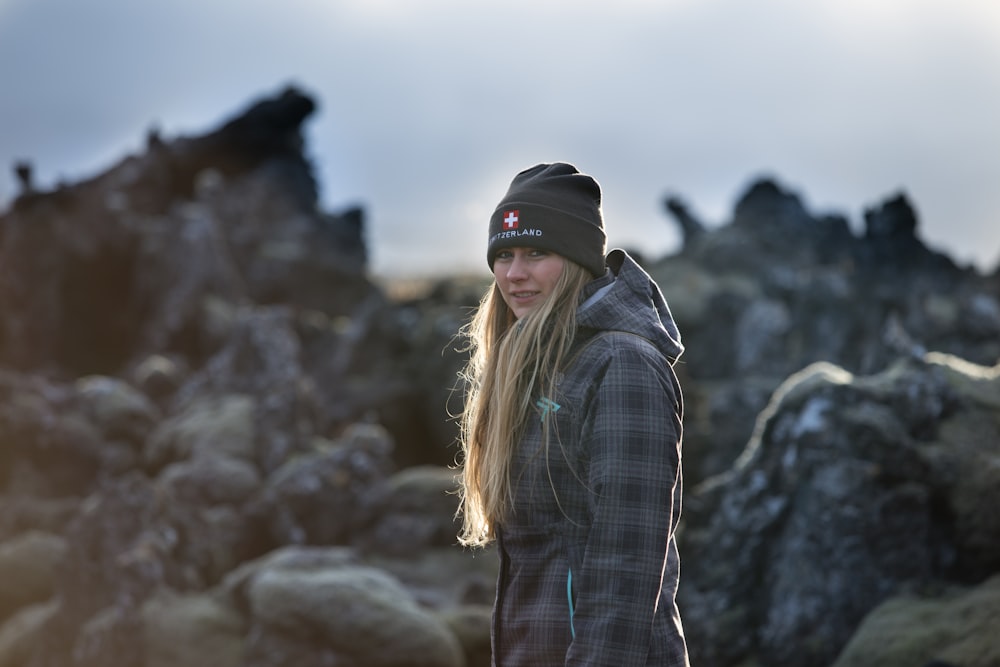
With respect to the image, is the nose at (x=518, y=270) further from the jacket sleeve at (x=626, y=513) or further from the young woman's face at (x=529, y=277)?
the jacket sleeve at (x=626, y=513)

...

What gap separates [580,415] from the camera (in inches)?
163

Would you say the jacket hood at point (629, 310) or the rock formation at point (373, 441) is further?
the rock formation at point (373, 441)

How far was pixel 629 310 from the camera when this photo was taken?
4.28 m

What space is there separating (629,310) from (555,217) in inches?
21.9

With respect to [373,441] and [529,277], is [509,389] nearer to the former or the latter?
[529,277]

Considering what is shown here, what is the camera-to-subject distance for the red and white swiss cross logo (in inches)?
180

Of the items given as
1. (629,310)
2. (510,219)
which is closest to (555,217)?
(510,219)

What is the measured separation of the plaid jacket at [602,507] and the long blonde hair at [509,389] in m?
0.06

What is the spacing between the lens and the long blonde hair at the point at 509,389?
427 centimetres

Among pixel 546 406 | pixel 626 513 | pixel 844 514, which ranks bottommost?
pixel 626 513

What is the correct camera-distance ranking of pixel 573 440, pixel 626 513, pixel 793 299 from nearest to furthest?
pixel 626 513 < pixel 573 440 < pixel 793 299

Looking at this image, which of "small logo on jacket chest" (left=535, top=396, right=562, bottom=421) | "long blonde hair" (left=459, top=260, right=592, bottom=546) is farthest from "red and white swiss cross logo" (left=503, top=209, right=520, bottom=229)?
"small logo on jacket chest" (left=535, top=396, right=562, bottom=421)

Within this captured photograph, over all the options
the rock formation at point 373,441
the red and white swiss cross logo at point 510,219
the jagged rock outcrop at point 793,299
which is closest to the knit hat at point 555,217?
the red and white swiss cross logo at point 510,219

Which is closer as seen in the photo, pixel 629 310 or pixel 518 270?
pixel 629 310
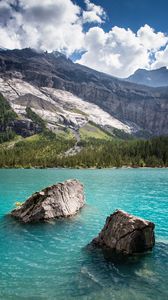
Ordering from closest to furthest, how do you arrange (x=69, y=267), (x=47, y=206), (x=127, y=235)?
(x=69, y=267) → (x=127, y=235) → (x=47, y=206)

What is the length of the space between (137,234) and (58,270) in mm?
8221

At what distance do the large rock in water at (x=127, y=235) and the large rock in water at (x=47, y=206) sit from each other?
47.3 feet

▶ **Consegna**
Riscrivi il tratto da "Would you say" fino a "427 centimetres", estremi compresi, cambiando "jacket" in "coat" e lasciando invariato tutto il resto.

▶ **Risposta scritta**
Would you say the coat hood at point (629, 310) or the rock formation at point (373, 441) is further?
the rock formation at point (373, 441)

How far was pixel 629 310 from the camera when this photo was taken?
4.28 m

What space is there separating (629,310) from (555,217) in inches?
21.9

With respect to [373,441] and [529,277], is [509,389] nearer to the former or the latter?
[529,277]

Considering what is shown here, what is the camera-to-subject distance for the red and white swiss cross logo (in inches)?
180

Of the items given as
1. (629,310)
2. (510,219)
which is closest to (555,217)?
(510,219)

What is the measured separation of the plaid coat at [602,507] and the long blonde hair at [509,389] in m?
0.06

What is the spacing between the lens and the long blonde hair at the point at 509,389?
427 centimetres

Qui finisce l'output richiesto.